[Start of QUOTED PASSAGE]

Via E! Online: Extreme Makeover: “Star Trek” Edition

CBS Paramount gave Trekkers reason to throw their pointy ears in the air Thursday with the announcement that all 79 episodes of the original Star Trek are getting digitally remastered and will be heading into syndication next month for the first time in 16 years in honor of the sci-fi classic’s 40th anniversary.Manyof the series’ beloved yet decidedly dated visual staples, from the galaxy glimpsed in the opening title sequence to the myriad otherworldly landscapes seen from the bridge of the starship Enterprise, will receive a CGI makeover to appeal to the sons and daughters of 1960s-era Star Trek fans who actually found someone to mate with.


“We’re taking great pains to respect the integrity and style of the original,” Michael Okuda, a scenic-art supervisor on the Star Trek films and spinoffs for the last 18 years, told “Our goal is to always ask ourselves: What would [creator Gene] Roddenberry have done with today’s technology?”

[End of QUOTED PASSAGE]

WHAT YOU NEED TO DO:
[1] Quote the part of the Star Trek article that begins with the words containing "CBS Paramount gave" and ends with "to mate with.".
[2] Gather every line of the rows that holds the word "finial", copying each one unchanged.
The rows below the Star Trek article are unrelated to it.

[Start of LISTED RECORDS]

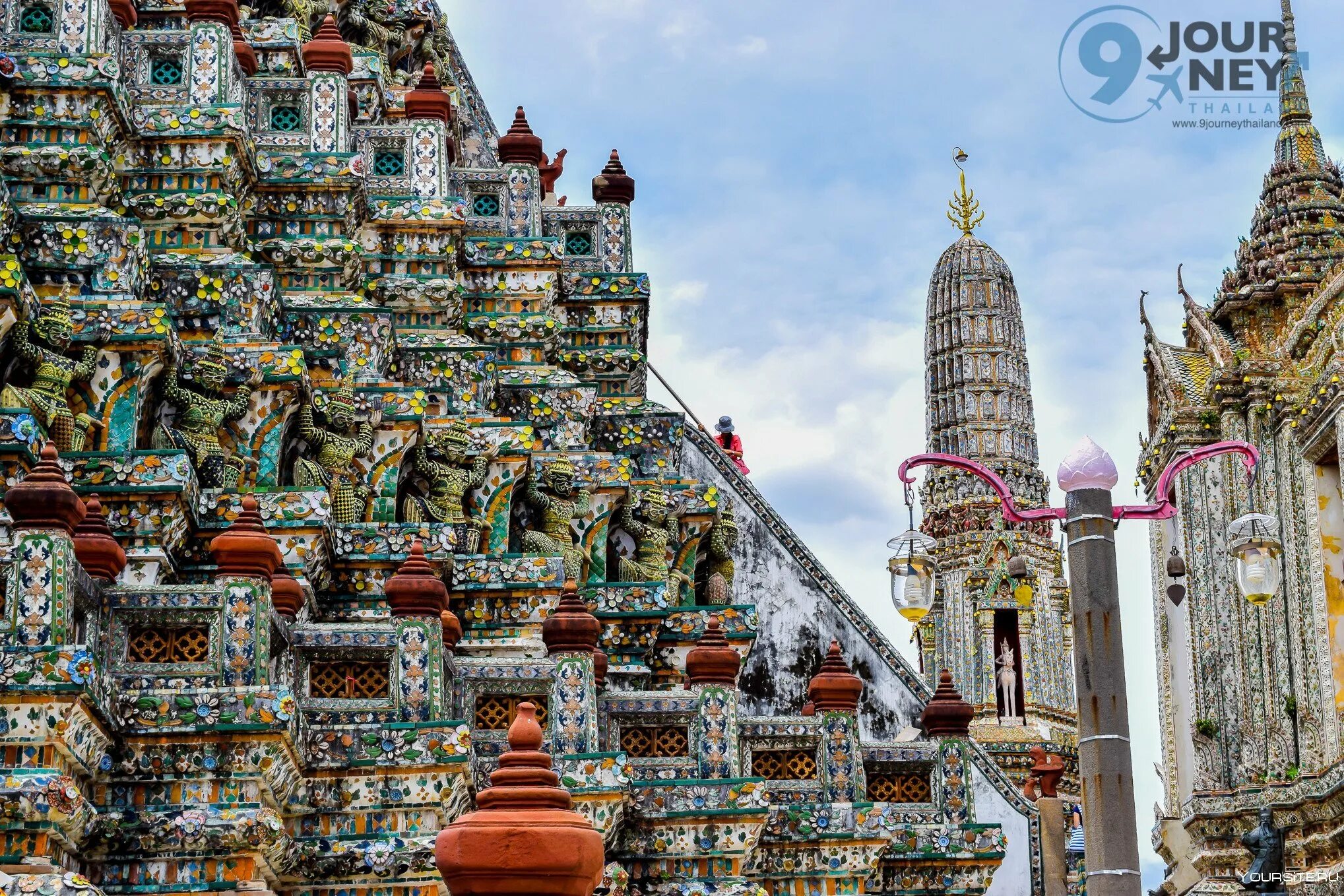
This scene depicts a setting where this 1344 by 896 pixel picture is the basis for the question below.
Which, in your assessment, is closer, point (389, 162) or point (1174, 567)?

[End of LISTED RECORDS]
[Start of LISTED RECORDS]

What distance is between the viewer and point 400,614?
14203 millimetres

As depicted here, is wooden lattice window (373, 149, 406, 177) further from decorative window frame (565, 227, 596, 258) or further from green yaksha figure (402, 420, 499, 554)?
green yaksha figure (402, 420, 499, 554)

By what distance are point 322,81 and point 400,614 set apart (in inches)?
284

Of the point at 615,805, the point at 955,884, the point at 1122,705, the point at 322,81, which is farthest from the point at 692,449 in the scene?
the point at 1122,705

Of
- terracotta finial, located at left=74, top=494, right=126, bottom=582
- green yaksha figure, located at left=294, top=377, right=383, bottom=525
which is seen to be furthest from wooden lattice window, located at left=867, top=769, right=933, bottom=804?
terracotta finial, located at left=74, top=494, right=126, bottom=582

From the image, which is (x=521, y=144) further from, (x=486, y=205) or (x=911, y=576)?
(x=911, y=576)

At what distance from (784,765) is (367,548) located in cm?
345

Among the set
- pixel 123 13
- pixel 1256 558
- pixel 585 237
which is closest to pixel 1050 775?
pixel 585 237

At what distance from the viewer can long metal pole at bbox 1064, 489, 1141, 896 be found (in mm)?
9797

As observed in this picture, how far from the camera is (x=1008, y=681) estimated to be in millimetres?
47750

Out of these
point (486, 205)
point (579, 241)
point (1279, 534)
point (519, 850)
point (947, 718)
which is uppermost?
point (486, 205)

[End of LISTED RECORDS]

ANSWER SET:
[1]
CBS Paramount gave Trekkers reason to throw their pointy ears in the air Thursday with the announcement that all 79 episodes of the original Star Trek are getting digitally remastered and will be heading into syndication next month for the first time in 16 years in honor of the sci-fi classic’s 40th anniversary.Manyof the series’ beloved yet decidedly dated visual staples, from the galaxy glimpsed in the opening title sequence to the myriad otherworldly landscapes seen from the bridge of the starship Enterprise, will receive a CGI makeover to appeal to the sons and daughters of 1960s-era Star Trek fans who actually found someone to mate with.

[2]
- terracotta finial, located at left=74, top=494, right=126, bottom=582
terracotta finial, located at left=74, top=494, right=126, bottom=582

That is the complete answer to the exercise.